Under the terms of the amendment, the commission would consist of 18 members: two appointed by the president and four each by House and Senate majority and minority leaders. The commission would meet to propose politically dangerous suggestions for reducing the deficit, now estimated by the Congressional Budget Office to be $1.3 trillion this fiscal year. These suggestions could take the form of tax increases or spending cuts for social programs. If 14 of the 18 members of the commission approve of the suggestions, they move on to Congress to be voted on in both chambers.
Despite significant bipartisan support for the original bill and the support of President Obama, many expected the commission would be rejected by the Senate. Interestingly, the commission came under fire from both the left and right.
Conservatives, like Senate Republican leader Sen. Mitch McConnell [R, KY], think the commission is just a way for Democrats to raise taxes.

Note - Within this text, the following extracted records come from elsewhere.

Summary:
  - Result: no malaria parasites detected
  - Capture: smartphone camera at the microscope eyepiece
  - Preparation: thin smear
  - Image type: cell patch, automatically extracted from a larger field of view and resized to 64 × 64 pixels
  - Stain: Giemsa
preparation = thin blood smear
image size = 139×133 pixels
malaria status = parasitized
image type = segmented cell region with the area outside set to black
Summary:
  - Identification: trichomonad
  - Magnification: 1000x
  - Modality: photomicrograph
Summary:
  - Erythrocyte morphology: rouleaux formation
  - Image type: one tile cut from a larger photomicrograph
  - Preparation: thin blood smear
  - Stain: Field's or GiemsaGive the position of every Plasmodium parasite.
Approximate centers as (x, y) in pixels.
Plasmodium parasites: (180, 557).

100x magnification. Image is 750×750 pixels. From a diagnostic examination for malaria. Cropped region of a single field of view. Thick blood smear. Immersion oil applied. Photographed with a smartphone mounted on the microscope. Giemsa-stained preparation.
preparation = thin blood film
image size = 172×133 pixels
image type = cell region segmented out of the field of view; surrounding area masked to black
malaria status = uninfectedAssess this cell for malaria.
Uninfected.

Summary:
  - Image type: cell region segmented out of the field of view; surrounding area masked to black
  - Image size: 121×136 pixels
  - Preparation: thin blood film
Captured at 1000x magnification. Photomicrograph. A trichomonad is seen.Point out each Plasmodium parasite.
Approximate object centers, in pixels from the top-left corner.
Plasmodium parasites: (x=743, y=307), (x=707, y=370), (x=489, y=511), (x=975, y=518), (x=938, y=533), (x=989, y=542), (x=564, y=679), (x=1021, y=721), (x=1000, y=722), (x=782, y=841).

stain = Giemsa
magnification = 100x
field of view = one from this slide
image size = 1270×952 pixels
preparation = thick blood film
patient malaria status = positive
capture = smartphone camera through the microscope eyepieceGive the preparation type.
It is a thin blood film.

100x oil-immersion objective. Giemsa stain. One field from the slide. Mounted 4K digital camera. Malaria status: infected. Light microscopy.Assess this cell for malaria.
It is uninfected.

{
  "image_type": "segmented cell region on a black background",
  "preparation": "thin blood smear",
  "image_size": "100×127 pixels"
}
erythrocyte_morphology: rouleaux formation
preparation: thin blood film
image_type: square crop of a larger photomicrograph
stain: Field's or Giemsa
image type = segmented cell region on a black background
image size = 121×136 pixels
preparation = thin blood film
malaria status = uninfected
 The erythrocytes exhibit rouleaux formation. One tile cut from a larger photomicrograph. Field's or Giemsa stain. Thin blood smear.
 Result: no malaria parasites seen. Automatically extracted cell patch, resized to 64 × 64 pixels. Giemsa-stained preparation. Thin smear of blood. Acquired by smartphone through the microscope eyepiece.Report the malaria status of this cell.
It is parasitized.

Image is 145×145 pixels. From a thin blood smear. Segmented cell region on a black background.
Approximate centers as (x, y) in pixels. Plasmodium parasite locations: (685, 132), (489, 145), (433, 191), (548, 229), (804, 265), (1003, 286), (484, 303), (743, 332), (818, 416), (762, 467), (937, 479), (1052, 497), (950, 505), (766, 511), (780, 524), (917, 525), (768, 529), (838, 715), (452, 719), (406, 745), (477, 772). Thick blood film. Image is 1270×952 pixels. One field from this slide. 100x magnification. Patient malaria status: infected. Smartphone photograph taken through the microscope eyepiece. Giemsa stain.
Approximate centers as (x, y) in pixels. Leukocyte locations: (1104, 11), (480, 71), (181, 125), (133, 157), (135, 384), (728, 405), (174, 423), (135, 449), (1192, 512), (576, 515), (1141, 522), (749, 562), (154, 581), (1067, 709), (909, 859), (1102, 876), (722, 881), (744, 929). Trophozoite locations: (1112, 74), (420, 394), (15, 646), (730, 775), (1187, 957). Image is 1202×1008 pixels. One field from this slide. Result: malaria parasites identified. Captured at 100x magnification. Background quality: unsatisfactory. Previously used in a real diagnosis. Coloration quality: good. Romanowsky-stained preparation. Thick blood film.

McConnell is expected to propose an alternative commission focused solely on spending cuts. Liberals groups, on the other hand, fear that the deficit commission will chip away at Social Security and Medicare. Congressional Democrats like House Speaker Rep. Nancy Pelosi [D, CA-8] also worry that the commission undermines the authority of Congress.
Conrad and Gregg’s commission has gone through several iterations and probably has at least one more mutation left to go. The idea originally took the form of S.2853 but has now become an amendment to H.J.Res.45, a measure raising the federal debt limit.
Since the Conrad-Gregg commission failed to pass, it is likely that President Obama will go ahead with his preferred back-up plan of issuing an executive order creating his own bipartisan deficit reduction commission, only this commission would lack the power to force Congress to vote on its recommendations. Obama is expected to announce his commission during tomorrow’s State of the Union address.